* _Information given_
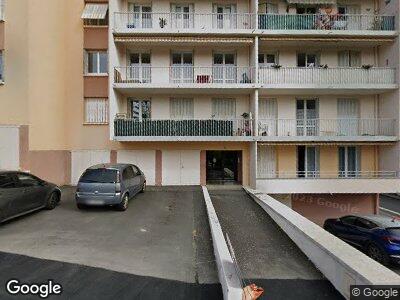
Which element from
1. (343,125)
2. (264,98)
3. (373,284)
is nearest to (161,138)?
(264,98)

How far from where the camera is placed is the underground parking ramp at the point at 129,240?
543 cm

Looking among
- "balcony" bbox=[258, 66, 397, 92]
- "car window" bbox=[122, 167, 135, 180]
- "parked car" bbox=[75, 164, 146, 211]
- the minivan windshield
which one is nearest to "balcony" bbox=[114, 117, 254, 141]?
"balcony" bbox=[258, 66, 397, 92]

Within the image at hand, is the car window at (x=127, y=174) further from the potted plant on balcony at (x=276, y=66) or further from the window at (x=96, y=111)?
the potted plant on balcony at (x=276, y=66)

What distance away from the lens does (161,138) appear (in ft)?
47.6

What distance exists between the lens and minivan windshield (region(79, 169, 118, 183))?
9.90 meters

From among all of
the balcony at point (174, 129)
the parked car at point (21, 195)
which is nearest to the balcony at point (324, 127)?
the balcony at point (174, 129)

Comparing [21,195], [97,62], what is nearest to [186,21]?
[97,62]

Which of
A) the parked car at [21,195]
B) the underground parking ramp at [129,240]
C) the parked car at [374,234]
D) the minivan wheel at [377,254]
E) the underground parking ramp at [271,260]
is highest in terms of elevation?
the parked car at [21,195]

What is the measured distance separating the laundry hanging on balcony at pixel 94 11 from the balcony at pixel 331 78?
28.5ft

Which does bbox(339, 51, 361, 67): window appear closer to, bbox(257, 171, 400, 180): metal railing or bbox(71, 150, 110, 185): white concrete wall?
bbox(257, 171, 400, 180): metal railing

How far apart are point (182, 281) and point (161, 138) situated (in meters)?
10.1

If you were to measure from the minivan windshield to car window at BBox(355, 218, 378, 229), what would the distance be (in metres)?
8.55

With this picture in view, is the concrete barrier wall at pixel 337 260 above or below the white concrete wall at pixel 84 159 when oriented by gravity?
below

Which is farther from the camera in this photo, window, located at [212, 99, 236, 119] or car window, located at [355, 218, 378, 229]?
window, located at [212, 99, 236, 119]
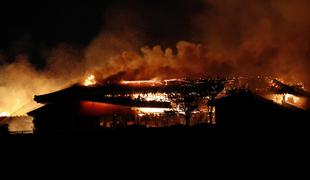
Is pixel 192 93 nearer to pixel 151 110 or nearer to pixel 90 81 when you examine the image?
pixel 151 110

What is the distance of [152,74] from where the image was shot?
37375 millimetres

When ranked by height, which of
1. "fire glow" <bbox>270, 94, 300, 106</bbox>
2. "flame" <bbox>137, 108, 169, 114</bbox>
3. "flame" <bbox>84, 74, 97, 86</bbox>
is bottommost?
→ "flame" <bbox>137, 108, 169, 114</bbox>

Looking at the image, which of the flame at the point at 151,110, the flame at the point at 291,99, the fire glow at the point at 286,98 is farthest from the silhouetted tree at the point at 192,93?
the flame at the point at 291,99

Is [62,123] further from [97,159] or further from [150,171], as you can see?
[150,171]

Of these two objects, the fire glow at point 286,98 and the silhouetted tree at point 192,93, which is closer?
the silhouetted tree at point 192,93

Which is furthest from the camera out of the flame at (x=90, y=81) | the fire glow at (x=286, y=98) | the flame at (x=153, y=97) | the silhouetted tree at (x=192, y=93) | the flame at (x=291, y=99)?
the flame at (x=90, y=81)

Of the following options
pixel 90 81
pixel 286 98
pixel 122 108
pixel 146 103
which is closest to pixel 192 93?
pixel 146 103

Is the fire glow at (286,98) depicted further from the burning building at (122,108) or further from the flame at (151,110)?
the flame at (151,110)

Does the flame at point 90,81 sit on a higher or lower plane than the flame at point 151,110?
higher

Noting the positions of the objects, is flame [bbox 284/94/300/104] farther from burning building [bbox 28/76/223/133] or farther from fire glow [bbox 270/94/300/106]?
burning building [bbox 28/76/223/133]

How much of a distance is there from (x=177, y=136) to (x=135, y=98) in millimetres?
10222

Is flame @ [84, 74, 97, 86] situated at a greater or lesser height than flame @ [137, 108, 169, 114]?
greater

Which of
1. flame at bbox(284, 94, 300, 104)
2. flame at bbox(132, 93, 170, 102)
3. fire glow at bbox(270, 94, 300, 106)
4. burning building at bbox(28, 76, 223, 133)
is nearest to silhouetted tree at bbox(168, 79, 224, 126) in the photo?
burning building at bbox(28, 76, 223, 133)

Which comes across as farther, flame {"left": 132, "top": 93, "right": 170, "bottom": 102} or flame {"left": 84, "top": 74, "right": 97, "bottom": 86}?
flame {"left": 84, "top": 74, "right": 97, "bottom": 86}
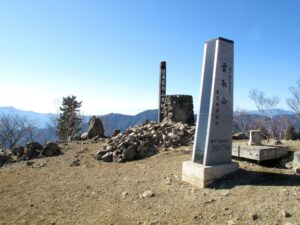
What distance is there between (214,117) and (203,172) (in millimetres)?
1144

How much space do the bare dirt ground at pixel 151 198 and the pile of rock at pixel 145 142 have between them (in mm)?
1396

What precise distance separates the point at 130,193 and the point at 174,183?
37.9 inches

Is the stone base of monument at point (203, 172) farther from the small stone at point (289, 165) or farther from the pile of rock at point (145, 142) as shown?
the pile of rock at point (145, 142)

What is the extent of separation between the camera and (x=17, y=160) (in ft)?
38.1

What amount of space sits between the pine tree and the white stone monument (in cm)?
2287

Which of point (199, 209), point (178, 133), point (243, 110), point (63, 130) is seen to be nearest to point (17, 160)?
point (178, 133)

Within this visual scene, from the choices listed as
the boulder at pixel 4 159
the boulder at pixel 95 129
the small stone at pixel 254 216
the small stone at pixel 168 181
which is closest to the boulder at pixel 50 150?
the boulder at pixel 4 159

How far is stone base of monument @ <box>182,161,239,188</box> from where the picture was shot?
18.7ft

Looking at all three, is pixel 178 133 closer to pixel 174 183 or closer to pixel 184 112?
pixel 184 112

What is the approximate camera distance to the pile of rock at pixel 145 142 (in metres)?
9.64

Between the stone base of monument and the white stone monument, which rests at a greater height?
the white stone monument

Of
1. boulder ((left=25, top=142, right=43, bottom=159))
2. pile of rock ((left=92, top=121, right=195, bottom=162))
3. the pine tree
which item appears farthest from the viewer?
the pine tree

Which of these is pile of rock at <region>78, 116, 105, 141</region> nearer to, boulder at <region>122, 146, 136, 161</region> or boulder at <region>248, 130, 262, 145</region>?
boulder at <region>122, 146, 136, 161</region>

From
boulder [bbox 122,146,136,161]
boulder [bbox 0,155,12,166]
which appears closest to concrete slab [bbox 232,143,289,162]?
boulder [bbox 122,146,136,161]
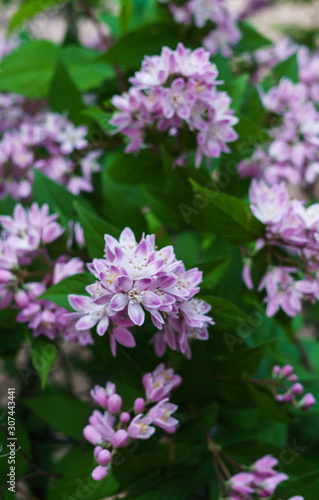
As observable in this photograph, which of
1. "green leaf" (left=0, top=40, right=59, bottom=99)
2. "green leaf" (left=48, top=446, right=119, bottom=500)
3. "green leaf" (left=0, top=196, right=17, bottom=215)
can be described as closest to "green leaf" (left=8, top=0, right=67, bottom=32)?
"green leaf" (left=0, top=40, right=59, bottom=99)

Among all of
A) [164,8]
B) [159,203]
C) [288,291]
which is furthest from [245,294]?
[164,8]

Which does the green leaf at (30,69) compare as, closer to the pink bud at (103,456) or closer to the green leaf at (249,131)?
the green leaf at (249,131)

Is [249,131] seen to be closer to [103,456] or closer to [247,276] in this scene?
[247,276]

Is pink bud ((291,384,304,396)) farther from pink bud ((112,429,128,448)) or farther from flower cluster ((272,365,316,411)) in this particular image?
pink bud ((112,429,128,448))

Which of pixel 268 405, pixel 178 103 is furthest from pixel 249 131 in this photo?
pixel 268 405

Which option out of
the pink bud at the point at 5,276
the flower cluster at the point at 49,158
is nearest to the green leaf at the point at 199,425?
the pink bud at the point at 5,276
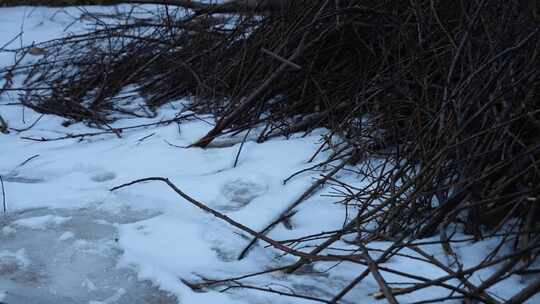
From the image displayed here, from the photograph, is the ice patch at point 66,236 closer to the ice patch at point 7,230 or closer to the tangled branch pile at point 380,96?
the ice patch at point 7,230

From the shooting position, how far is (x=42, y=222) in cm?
239

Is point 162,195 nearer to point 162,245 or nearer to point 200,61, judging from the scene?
point 162,245

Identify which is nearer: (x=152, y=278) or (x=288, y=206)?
(x=152, y=278)

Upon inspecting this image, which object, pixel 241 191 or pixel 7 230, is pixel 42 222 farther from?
pixel 241 191

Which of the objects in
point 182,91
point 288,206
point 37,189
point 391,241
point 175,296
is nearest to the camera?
point 175,296

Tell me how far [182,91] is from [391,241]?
2242 millimetres

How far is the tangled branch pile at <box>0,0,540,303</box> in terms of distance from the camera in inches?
77.0

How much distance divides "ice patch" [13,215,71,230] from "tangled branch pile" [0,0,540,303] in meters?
0.79

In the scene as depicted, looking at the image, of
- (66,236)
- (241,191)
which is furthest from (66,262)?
(241,191)

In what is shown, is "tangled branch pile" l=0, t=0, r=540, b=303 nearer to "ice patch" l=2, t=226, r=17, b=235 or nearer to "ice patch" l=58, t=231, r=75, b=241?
"ice patch" l=58, t=231, r=75, b=241

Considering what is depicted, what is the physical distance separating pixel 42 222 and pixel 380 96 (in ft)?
5.09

* _Problem statement_
Copy out word for word every line from the one containing "In what is shown, is" through the end of the records, including both the first and the last line.

* _Response to this task_
In what is shown, is "tangled branch pile" l=0, t=0, r=540, b=303 nearer to "ice patch" l=2, t=226, r=17, b=235 or nearer to "ice patch" l=58, t=231, r=75, b=241?
"ice patch" l=58, t=231, r=75, b=241

Considering what is depicted, what is the physical distance separating pixel 42 222 and pixel 380 96 (in ft)?
5.09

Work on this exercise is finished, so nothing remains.